**What to do**
• 1. Say whether each statement agrees with the passage on Dr. Bob Provost, answering yes or no and quoting the words of the passage that decide it. (a) Dr. Provost became SGA's fourth president in 1994. (b) The Antioch Initiative trained missionary pastors to plant churches in regions with a strong Gospel witness. (c) Children's ministries were discontinued while Dr. Provost led SGA.
• 2. Repeat word for word the part of the passage on Dr. Bob Provost that begins at the words "In 1994, Dr." and stops after "and Russian-language publications.".

**Document passage**
In 1994, Dr. Bob Provost became SGA’s fourth president, and further consolidated SGA’s ministry of service to evangelical churches across the former Soviet Union. Noting that Bible training was the top priority of the evangelical churches SGA serves, Dr. Provost made it SGA’s top priority, greatly increasing and strengthening our support for doctrinally sound Bible and theological training. He also established the Antioch Initiative to encourage and train missionary pastors to plant new churches in regions where there had been little to no Gospel witness. Several other key ministries were developed during Dr. Provost’s time, including vibrant children’s ministries and Compassion Ministry, as well as sponsorship of Bible training for Russian-speaking churches in Israel, assisting there with training initiatives, conferences, and Russian-language publications.

**Supplied information**
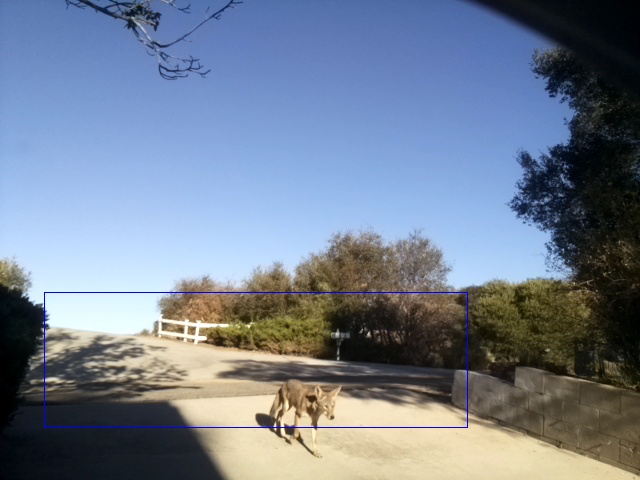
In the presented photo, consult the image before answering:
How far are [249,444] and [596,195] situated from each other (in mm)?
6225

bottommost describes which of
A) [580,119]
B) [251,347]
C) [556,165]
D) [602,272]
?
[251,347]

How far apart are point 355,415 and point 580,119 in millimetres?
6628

* * *

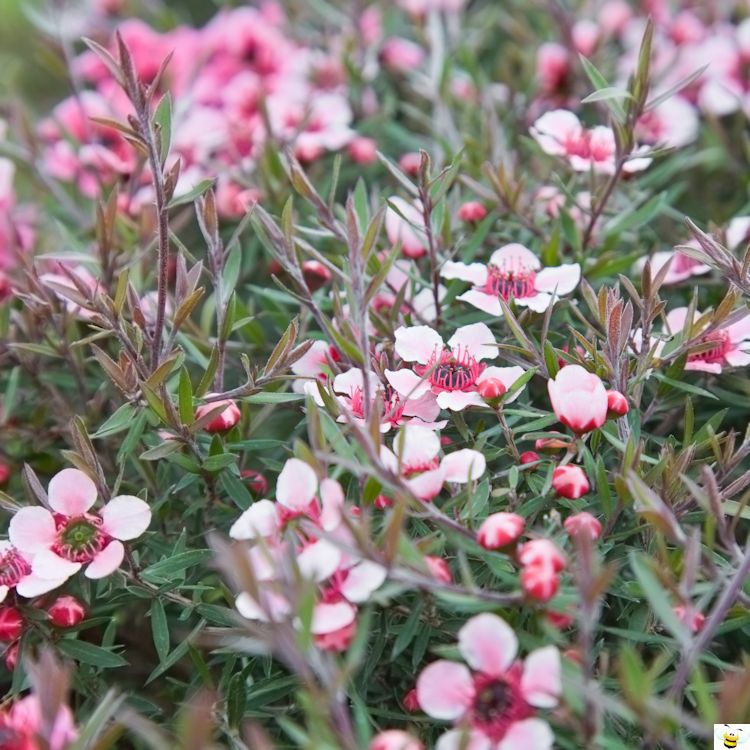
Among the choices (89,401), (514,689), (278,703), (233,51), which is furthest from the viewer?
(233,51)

**Solutions to the problems**
• 1.
(a) Yes: "In 1994, Dr. Bob Provost became SGA’s fourth president"
(b) No: "to plant new churches in regions where there had been little to no Gospel witness"
(c) No: "Several other key ministries were developed during Dr. Provost’s time, including vibrant children’s ministries"

• 2.
In 1994, Dr. Bob Provost became SGA’s fourth president, and further consolidated SGA’s ministry of service to evangelical churches across the former Soviet Union. Noting that Bible training was the top priority of the evangelical churches SGA serves, Dr. Provost made it SGA’s top priority, greatly increasing and strengthening our support for doctrinally sound Bible and theological training. He also established the Antioch Initiative to encourage and train missionary pastors to plant new churches in regions where there had been little to no Gospel witness. Several other key ministries were developed during Dr. Provost’s time, including vibrant children’s ministries and Compassion Ministry, as well as sponsorship of Bible training for Russian-speaking churches in Israel, assisting there with training initiatives, conferences, and Russian-language publications.